Martes, 24 de Octubre de 2006

Para leer mas de: Gente, Empresa Privada

Es el conjunto de actividades interrelacionadas que ofrece un suministrador con el fin de que el cliente obtenga el producto en el momento y lugar adecuado y se asegure un uso correcto del mismo”.

Así define el sitio monografías.com el concepto servicio al cliente. Bancos, restaurantes, hoteles, almacenes de comercio al detalle, gasolineras y casi toda empresa de servicios y de comercio que existe, esta enterado del concepto y todos (algunos mejor que otros) tratan de enseñar a los empleados lo importante que son los clientes y el servicio que se les da.

Por esa razón, cuando se va a la pizza hut (o cualquier otro restaurante) el mesero o mesera se presenta con su nombre y le recomienda y le ayuda con su orden (a veces recomendándole los platos mas caros, por supuesto). Le alcanza los cubiertos o las servilletas que necesita. Le coloca la silla para el niño y le pregunta a cada rato si todo esta bien en la orden.

Por eso en la gasolinera, el despachador, le limpia los vidrios o le revisa el nivel del aceite o de presión de aire en las llantas. Y le ofrece venderle aceite, liquido para los frenos o para el sistema hidráulico.

Por eso en el almacén, mientras solo se esta mirando, se acerca la o el dependiente y le pregunta si le puede ayudar en algo.

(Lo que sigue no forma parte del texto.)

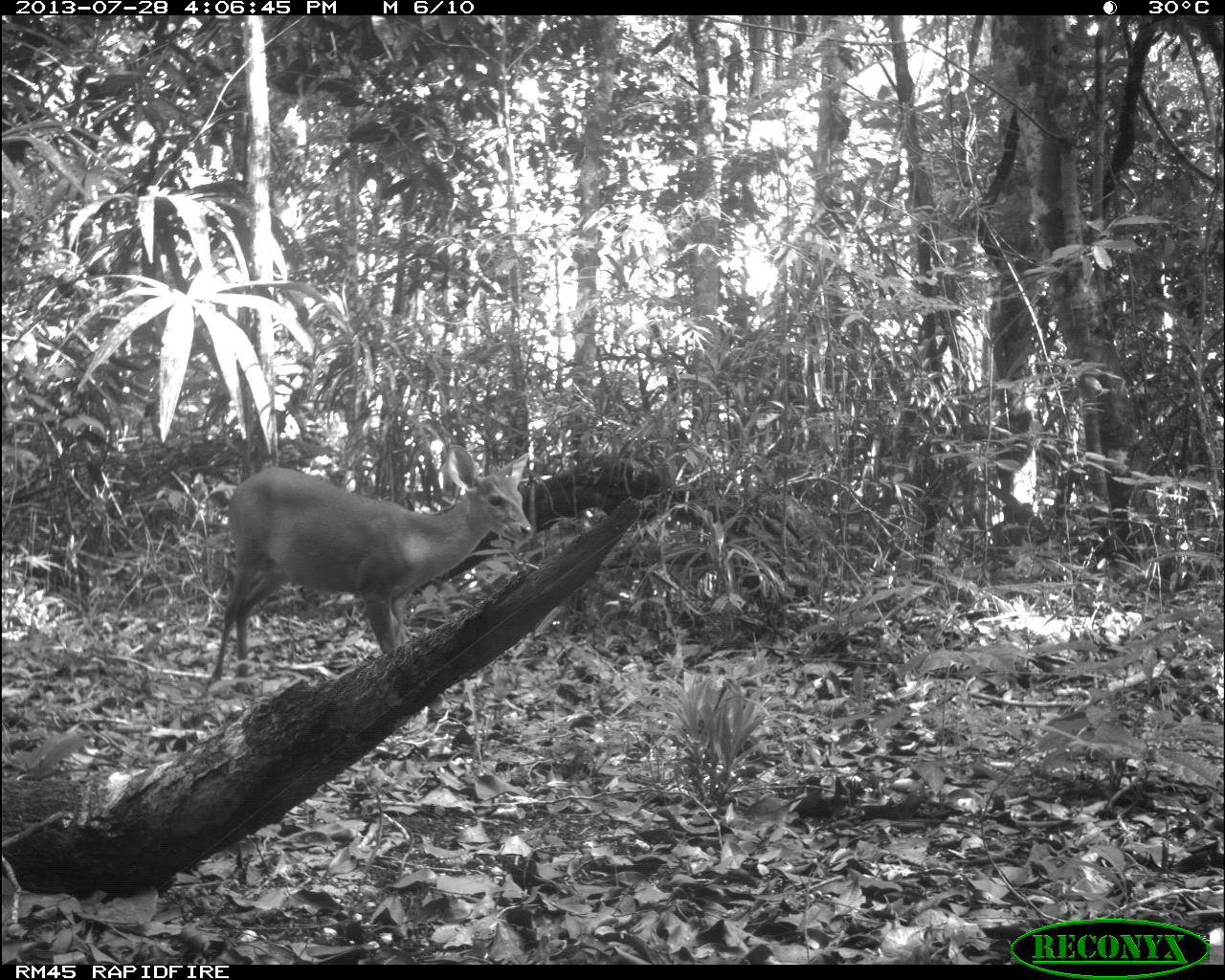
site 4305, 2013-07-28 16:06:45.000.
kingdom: Animalia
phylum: Chordata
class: Mammalia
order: Artiodactyla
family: Cervidae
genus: Mazama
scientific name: Mazama temama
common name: central american red brocket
Mazama temama (central american red brocket), count 1, sex male.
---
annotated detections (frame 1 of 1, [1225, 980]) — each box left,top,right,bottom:
mazama temama: 198,442,533,716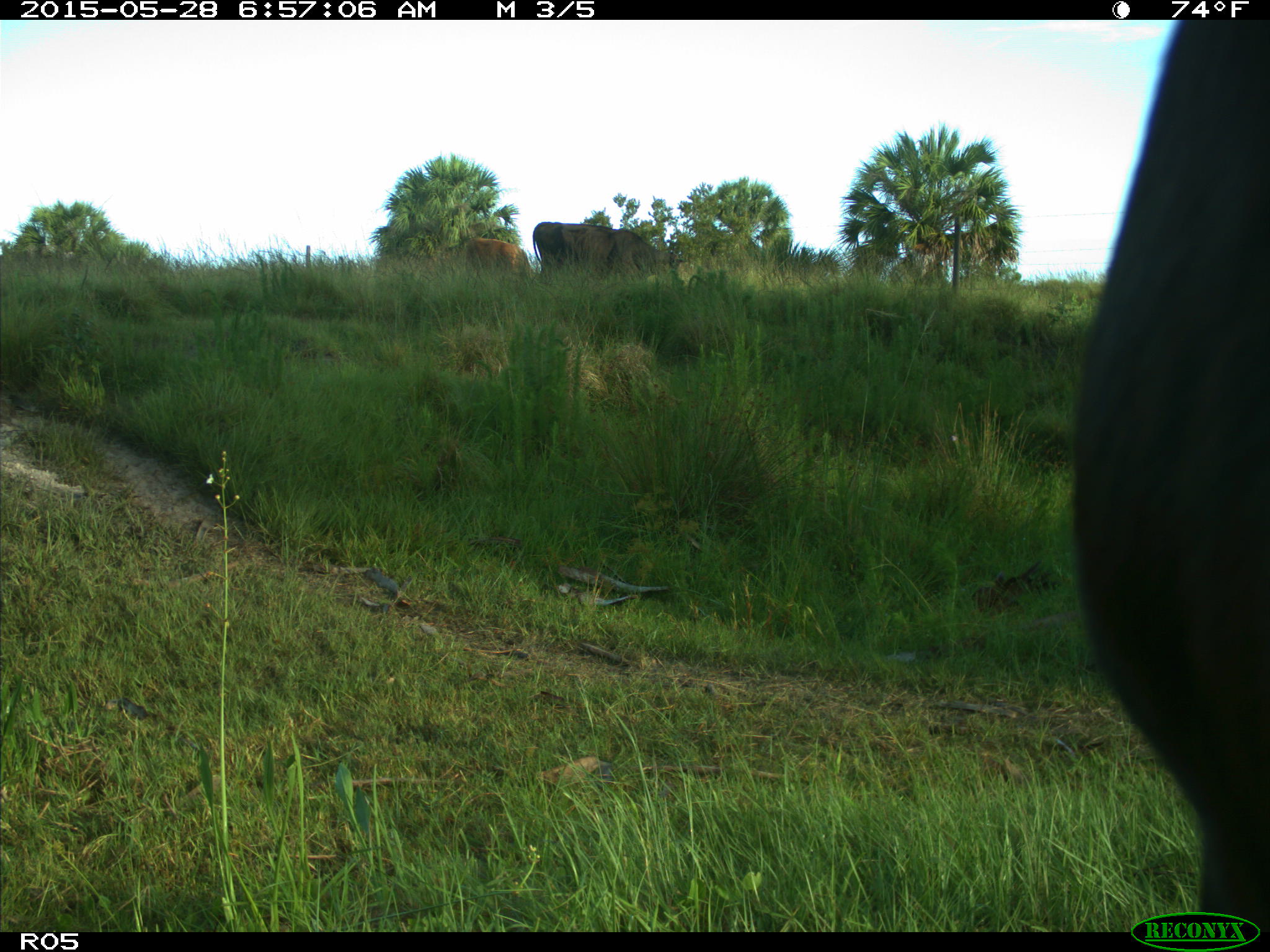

Sin embargo, en modo diametralmente opuesto, hay dos sectores, manejados por la empresa privada, donde este concepto si es conocido es ignorado totalmente. De hecho, creería yo que en estos dos sectores, lejos de ver a las personas como clientes, se les mira como objetos inanimados que lo único interesante que tienen es que pagan la tarifa. Los dos sectores a los que me refiero son al sector transporte público y los partidos de fútbol.

Empecemos con el último. ¿Se imagina que pasaría si ir al cine a ver una película, significara que usted tiene que llegar 3 o 4 antes de que empiece la película, hacer cola bajo el sol, para luego, no saber si tendrá efectivamente un asiento y quizás le tocara ver parado la película? Y que durante el tiempo que mire la película, tiene que estar expuesto a que los otros asistentes, le rompan la ropa solo porque no les gusta la combinación que escogió, o que le tiren comida, o peor aun, que le lancen desechos humanos inmundos? Y que lo único que puede comprar para comer, es comida hecha en condiciones de higiene mínimas o inexistentes? ¿Y que los únicos sanitarios disponibles están sucios, repletos de inmundicia y sin agua?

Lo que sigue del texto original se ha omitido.